** start SUPPLIED RECORDS **

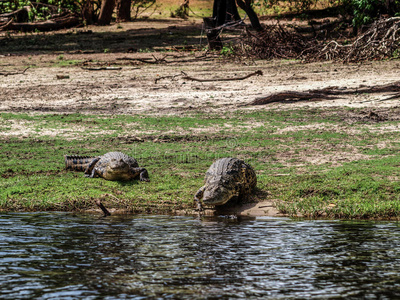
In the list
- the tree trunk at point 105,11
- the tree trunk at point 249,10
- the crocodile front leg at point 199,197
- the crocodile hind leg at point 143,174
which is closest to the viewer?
the crocodile front leg at point 199,197

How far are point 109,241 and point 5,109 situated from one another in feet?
27.8

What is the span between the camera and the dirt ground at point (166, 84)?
575 inches

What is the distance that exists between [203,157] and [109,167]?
6.27 feet

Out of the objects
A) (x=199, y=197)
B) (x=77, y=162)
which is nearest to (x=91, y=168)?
(x=77, y=162)

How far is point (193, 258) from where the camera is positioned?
6512 mm

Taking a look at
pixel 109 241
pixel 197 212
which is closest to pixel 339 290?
pixel 109 241

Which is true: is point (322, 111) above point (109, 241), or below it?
above

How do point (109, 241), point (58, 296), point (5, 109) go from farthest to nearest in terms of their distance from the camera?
point (5, 109) < point (109, 241) < point (58, 296)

** end SUPPLIED RECORDS **

→ **EXERCISE TASK**
Retype the lines of the listing from the one containing "How far are" through the end of the listing, both included, without any changes.

→ **ANSWER TO THE EXERCISE**
How far are point 109,241 and point 5,109 situated from one another in feet?
27.8

What is the span between the camera and the dirt ground at point (166, 84)?
575 inches

What is the distance that exists between [203,157] and [109,167]?
6.27 feet

Out of the objects
A) (x=199, y=197)
B) (x=77, y=162)
which is nearest to (x=91, y=168)?
(x=77, y=162)

How far is point (193, 258) from where the camera is positioned?
6512 mm

Taking a look at
pixel 109 241
pixel 197 212
which is closest to pixel 339 290?
pixel 109 241

Which is true: is point (322, 111) above point (109, 241), or below it?
above

How do point (109, 241), point (58, 296), point (5, 109) go from farthest to nearest in terms of their distance from the camera?
point (5, 109) < point (109, 241) < point (58, 296)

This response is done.